Aida Turturro ( ) is an American actress. She is best known for her portrayal of Janice Soprano on the HBO drama series The Sopranos.

Early life and education
After graduating from high school, Turturro earned a Bachelor of Arts degree in theatre from the State University of New York at New Paltz.

Career

Film
Turturro appeared in her first film, True Love, in 1989. She has acted in films such as What About Bob?, Jersey Girl, and Illuminata. Turturro also had small parts in Sleepers and Deep Blue Sea.

She appears also in the 2005 movie Romance & Cigarettes, directed by her cousin John Turturro. She also appeared in Money Train.

Television
From 2000 to 2007, Turturro appeared as Janice Soprano in 49 episodes of The Sopranos, earning two nominations for the Primetime Emmy Award for Outstanding Supporting Actress in a Drama Series in 2001 and 2007.

In 2009, Turturro appeared in "Bite Me," a sixth-season episode of the CBS series Medium, playing the evil Bobbi Catalano. Turturro appeared in the eighth-season episode "Car Periscope" of Curb Your Enthusiasm.

In 2012, Turturro appeared in "Day of the Iguana," an episode of Nurse Jackie, which reunited her with her Sopranos co-star Edie Falco. She played Laura Vargas, the titular character's lawyer.

In 2013, Turturro appeared in the fourth-season episode "Drawing Dead" of Blue Bloods.

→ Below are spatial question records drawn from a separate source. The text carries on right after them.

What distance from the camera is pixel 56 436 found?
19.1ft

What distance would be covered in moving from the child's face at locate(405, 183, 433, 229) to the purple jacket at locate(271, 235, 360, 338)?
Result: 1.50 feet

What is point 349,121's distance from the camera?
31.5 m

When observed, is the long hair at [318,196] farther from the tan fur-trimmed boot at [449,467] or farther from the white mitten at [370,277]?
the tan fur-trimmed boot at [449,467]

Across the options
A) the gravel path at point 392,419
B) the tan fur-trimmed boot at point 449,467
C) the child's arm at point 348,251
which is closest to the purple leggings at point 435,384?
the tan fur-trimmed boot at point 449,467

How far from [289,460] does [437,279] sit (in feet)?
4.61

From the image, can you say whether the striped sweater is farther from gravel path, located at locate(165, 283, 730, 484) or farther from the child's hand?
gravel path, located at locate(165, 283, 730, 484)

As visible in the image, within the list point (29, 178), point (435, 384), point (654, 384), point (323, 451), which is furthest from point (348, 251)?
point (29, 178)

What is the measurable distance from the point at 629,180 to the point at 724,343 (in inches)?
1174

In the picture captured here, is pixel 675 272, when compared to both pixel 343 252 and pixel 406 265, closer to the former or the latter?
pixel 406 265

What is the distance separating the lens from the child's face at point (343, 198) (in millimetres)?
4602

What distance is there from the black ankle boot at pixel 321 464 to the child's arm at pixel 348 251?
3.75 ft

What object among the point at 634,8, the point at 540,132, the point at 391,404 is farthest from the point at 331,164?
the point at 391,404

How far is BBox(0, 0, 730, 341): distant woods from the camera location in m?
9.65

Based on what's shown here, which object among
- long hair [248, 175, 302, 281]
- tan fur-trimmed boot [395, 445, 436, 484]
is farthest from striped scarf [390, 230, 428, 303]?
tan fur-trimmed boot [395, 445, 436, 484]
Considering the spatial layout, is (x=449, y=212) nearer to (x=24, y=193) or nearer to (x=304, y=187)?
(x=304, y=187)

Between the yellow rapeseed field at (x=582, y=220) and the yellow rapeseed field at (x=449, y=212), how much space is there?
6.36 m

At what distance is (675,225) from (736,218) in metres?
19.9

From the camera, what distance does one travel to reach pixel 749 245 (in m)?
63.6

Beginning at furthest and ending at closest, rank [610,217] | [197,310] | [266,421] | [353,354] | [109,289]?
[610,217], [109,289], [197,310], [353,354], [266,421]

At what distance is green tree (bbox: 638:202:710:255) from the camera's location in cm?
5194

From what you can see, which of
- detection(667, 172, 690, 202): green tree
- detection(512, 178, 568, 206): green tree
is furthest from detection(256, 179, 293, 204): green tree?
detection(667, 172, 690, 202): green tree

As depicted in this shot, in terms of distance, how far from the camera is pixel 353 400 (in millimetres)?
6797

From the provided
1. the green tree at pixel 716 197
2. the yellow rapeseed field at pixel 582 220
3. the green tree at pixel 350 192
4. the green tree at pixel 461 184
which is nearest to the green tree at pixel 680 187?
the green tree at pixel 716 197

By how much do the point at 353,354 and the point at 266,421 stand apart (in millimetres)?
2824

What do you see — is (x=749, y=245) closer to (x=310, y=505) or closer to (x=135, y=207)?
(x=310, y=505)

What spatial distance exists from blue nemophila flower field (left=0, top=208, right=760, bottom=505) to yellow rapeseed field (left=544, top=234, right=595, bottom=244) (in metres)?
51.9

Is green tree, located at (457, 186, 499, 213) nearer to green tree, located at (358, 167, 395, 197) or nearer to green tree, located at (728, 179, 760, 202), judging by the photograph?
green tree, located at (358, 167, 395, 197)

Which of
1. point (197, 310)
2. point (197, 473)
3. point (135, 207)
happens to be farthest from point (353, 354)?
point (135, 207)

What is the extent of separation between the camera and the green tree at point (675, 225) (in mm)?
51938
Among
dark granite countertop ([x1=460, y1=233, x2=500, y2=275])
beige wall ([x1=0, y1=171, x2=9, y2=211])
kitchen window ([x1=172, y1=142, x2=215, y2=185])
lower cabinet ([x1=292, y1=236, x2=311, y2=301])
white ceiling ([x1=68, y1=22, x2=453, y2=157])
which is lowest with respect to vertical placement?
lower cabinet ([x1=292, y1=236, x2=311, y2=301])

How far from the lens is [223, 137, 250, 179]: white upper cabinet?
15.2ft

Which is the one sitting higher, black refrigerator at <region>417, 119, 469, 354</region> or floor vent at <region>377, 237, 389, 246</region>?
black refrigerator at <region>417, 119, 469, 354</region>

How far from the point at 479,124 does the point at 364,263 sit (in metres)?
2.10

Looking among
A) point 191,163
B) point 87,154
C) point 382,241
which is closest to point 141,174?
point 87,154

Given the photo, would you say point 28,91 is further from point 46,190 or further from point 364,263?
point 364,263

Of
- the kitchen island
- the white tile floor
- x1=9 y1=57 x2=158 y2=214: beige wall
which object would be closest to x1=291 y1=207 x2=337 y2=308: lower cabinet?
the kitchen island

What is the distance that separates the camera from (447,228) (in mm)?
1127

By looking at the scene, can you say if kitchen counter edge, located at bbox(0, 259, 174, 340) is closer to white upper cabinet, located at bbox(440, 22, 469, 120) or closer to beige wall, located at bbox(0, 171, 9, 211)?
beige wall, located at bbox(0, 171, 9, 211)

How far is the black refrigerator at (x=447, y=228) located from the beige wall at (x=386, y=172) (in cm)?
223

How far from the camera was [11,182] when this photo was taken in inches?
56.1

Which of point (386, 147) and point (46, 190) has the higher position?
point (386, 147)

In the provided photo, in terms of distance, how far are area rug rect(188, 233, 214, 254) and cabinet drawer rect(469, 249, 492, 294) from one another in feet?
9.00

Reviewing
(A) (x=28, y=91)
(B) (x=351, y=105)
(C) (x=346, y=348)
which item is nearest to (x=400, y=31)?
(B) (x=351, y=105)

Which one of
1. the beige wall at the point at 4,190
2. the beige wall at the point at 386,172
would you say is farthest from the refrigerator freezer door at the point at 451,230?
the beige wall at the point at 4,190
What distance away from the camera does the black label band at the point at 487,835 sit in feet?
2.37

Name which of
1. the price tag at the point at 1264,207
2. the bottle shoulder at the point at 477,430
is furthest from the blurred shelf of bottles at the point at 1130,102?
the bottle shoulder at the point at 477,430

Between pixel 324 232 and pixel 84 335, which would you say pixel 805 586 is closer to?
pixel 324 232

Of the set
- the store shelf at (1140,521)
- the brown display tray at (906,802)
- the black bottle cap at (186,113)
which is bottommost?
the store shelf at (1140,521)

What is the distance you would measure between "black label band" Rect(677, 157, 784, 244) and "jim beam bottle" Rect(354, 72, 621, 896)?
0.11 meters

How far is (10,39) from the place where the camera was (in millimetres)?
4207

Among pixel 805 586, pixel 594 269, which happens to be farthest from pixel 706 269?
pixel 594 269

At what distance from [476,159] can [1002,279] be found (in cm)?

Since 2013 she has guest-starred in several episodes of Law & Order: Special Victims Unit as Judge Felicia Catano.

In 2016, Turturro appeared as Maura Figgis, sister of gangster Jimmy "The Butcher" Figgis on the Fox police procedural sitcom, Brooklyn Nine-Nine. In 2017, Turturro appeared in "Il Mostro" in the second season of Criminal Minds: Beyond Borders.

Personal life
In 2001, Turturro was diagnosed with type 2 diabetes. Turturro has worked to raise public awareness of rheumatoid arthritis.

Filmography

Film

Television

References

External links

American film actresses
American people of Italian descent
People of Sicilian descent
American television actresses
Living people
Actresses from New York City
State University of New York at New Paltz alumni
20th-century American actresses
21st-century American actresses
People of Apulian descent
Year of birth missing (living people)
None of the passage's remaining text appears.